I think you're being pedantic, but ok - let's change the topic to Arcade conversions and ports. Which ones were brought to a lower system but seemed to capture the game perfectly in gameplay dynamics (if not perfectly in graphics)? For clarification, which games just felt right? Gameboy R-type wasn't bad, for the Gameboy. Saturn Daytona USA looked hideous, but somehow they got the controls just right for the controller. On the steering wheel - yikes! PlayStation Ridge Racer was quite amazing too.
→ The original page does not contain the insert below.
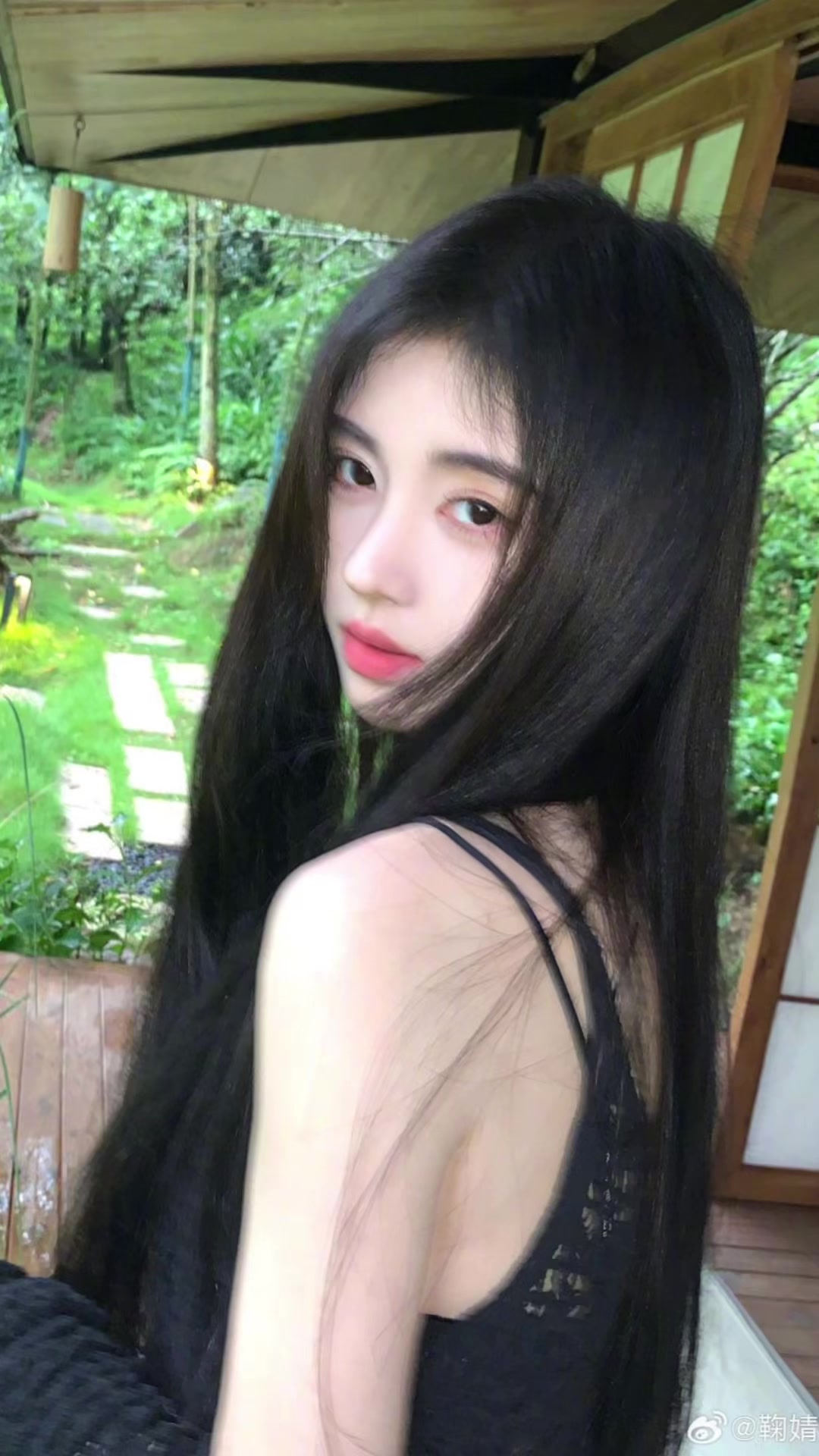 @露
The PC Engine-Version of Gradius was great. Its not my fav. version though - the arcade version has better sound, graphics as well as some small details that are important to me, but still - a great port. I was really stunned when I found out about the secret stages first... not to mention the bonus level. Just great...
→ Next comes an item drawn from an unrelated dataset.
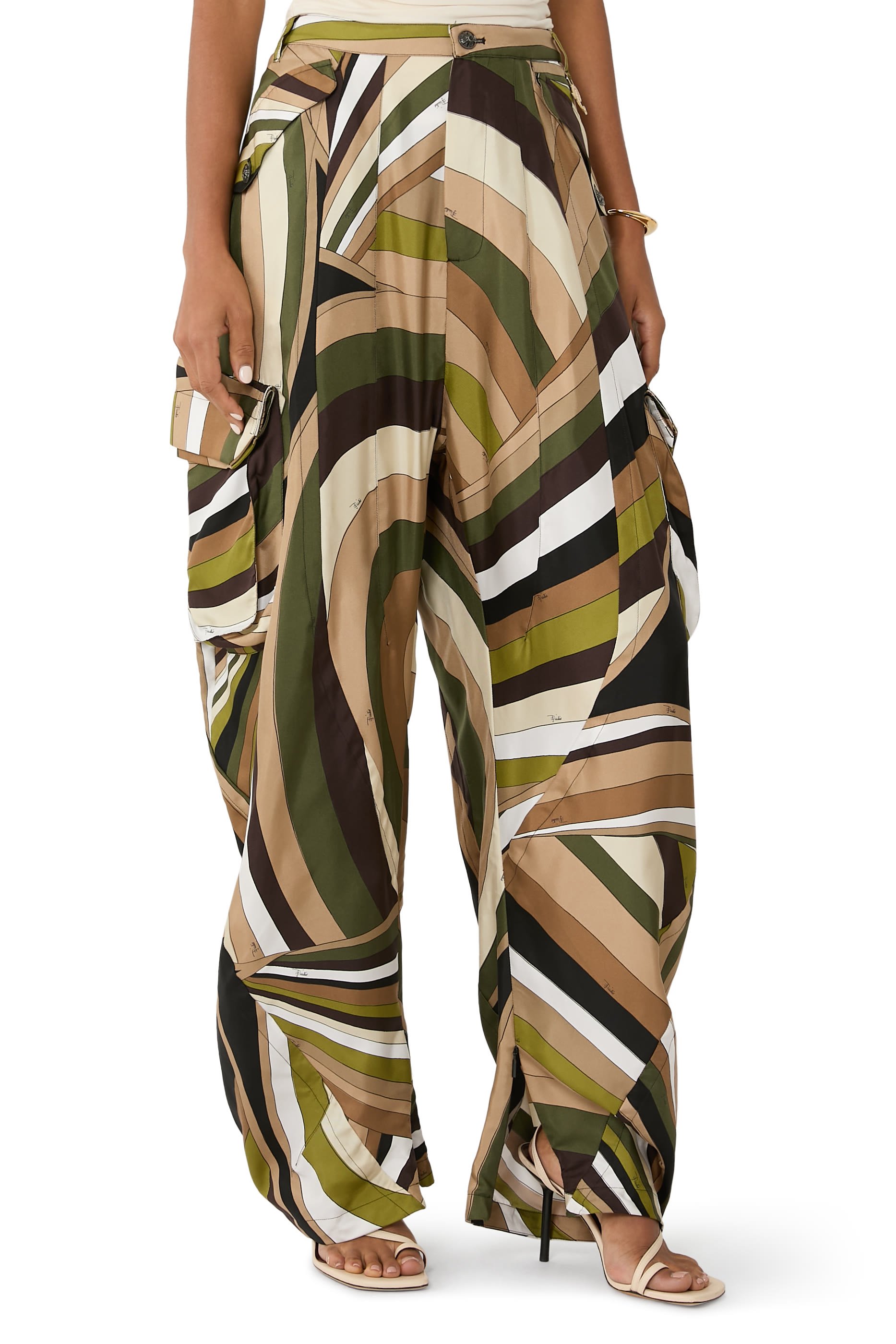 بنطال كارغو بطبعة إيرايد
Yeah, I think you're taking semantics way too far. If game code falls into that realm, then the only "ports" are those with identical architectures (Noami->DC, STV->Saturn, etc.). Someone could equally argue that these aren't ports as there's like 8 lines of code changed. But, this is all neither here nor there. It's only your/my interpretation of a word. Long story short, I think 'port' entails some work as well. While the definition means "to move from one to another" we all know that in the computer world apples and oranges don't mix.
To me (and I imagine many others) "port" simply means translating source code/algorithms from one platform to another. It's hard to port a game written in assembly so old "ports" are better candidates for "translations" or whatever. You could theoretically "port" a Wii game to NES and if the NES had comparable audio/video capabilities, enough memory and a high enough clock speed, you would not be able to tell the difference. In practice though, most "ports" aren't actually ports, they simulate the original game's engine quite loosely. Good examples of old ports would be games like Earthworm Jim on both Genesis and SNES where the game algorithms are largely the same. Good examples of new ports would be any modern game on more than one console which are practically identical to eachother. Most 8-bit arcade "ports" don't even attempt to copy algorithms, they're usually entirely new games which attempt to simply capture the theme of the original game.
Mmmhmm, most times it's not worth porting the assembly code. Nowadays it's all in C(++), which makes it easier.
Doom for the SNES was pretty impressive. FX chip needed, yeah, but the music was superior to the PC and even PS1 versions, IMO, and left me wondering how'd dey do dat? Edit: Oops, not an arcade port. Sorry.